2. No Life: the networking department of any company is the one doing the most after-hours/holiday work. As most companies have moved to a 24/7 model, the support has become a total nightmare. I have a friend who does full-time security work now, but used to do networking. He says, "there is no way I would ever go back to that."
3. Constantly changing technologies: Cisco introduces products and then abandons them, and these products often find their way onto certification exams even after they have been abadoned/discontinued. Examples include CSPM or SDM. Back in the day, ATM LAN emulation was a big focus, then it was ditched within a couple months in early 2000. Remember the Cisco content engines?
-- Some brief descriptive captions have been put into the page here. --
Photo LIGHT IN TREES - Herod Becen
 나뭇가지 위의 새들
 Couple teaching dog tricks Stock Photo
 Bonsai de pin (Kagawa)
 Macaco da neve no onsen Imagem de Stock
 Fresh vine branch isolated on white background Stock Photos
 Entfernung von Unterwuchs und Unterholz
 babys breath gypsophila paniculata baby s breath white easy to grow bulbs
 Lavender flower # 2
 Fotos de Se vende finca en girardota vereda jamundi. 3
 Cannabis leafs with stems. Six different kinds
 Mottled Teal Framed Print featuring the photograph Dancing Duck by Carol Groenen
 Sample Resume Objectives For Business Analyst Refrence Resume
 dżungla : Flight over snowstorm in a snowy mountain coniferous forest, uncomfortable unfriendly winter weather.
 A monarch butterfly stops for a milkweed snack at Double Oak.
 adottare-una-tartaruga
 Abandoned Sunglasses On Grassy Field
4. Overseas outsourcing: Cisco has such a dim view of its own engineers that it has outsourced all its support to India. That doesn't reflect well on those of us still working here in the US.
5. Being in networking now means doing the job of 2-3 people but getting one salary. Remember the PBX guy? That's you now. Nevertheless, we will keep you at the same salary.
6. The network is not part of the "business": we are looked at as an expense to be minimized, not as a strategic department in the business, even if that business has a heavy technology focus. CNA Insurance laid off its entire networking department (outsourced it) because it viewed the department as an unnecessary expense.
So what we have is decreasing respect and return on investement (training, work experience, etc.) and increasing responsibility and headaches.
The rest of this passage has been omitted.